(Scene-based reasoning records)
-=-=-

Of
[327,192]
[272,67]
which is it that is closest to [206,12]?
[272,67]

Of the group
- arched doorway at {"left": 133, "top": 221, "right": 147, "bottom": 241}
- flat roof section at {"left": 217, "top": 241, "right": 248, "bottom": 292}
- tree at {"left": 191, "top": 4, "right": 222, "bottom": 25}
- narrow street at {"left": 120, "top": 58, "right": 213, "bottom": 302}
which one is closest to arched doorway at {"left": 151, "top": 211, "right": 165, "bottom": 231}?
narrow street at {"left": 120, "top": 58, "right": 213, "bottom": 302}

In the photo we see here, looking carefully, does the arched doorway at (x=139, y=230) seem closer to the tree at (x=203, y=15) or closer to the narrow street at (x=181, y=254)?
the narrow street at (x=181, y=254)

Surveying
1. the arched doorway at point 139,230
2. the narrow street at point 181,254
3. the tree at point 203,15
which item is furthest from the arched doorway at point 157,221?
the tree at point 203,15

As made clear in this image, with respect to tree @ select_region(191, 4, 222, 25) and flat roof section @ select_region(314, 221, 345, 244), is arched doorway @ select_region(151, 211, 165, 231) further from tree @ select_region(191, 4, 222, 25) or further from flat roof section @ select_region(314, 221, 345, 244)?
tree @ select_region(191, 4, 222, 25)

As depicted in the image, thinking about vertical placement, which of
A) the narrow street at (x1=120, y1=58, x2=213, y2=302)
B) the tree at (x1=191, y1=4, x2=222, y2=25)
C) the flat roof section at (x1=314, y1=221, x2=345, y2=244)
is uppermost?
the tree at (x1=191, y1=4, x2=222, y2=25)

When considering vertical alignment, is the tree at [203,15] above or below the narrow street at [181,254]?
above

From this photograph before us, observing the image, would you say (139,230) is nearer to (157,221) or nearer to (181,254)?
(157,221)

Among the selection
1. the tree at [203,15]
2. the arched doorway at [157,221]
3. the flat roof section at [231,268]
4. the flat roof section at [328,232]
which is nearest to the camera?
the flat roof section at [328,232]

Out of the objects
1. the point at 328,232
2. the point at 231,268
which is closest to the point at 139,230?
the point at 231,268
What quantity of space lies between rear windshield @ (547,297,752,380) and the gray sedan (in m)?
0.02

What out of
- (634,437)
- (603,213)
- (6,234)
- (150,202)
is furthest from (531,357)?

-=-=-

Set down, word for word, only the lines running from the line with "When considering vertical" to the last line of the listing above. Both of those lines belong in your answer.

● Written response:
When considering vertical alignment, is the tree at [203,15] above or below the narrow street at [181,254]?
above

From this photograph before us, observing the image, would you say (139,230) is nearer to (157,221) or nearer to (181,254)?
(157,221)

Among the selection
1. the tree at [203,15]
2. the arched doorway at [157,221]
3. the flat roof section at [231,268]
4. the flat roof section at [328,232]
which is nearest to the camera?
the flat roof section at [328,232]

Out of the objects
1. the point at 328,232
2. the point at 231,268
which is closest to the point at 139,230?
the point at 231,268
What quantity of space lies between rear windshield @ (547,297,752,380) and the gray sedan (in m)?
0.02

What out of
- (634,437)
- (603,213)
- (6,234)
- (150,202)
is furthest from (531,357)?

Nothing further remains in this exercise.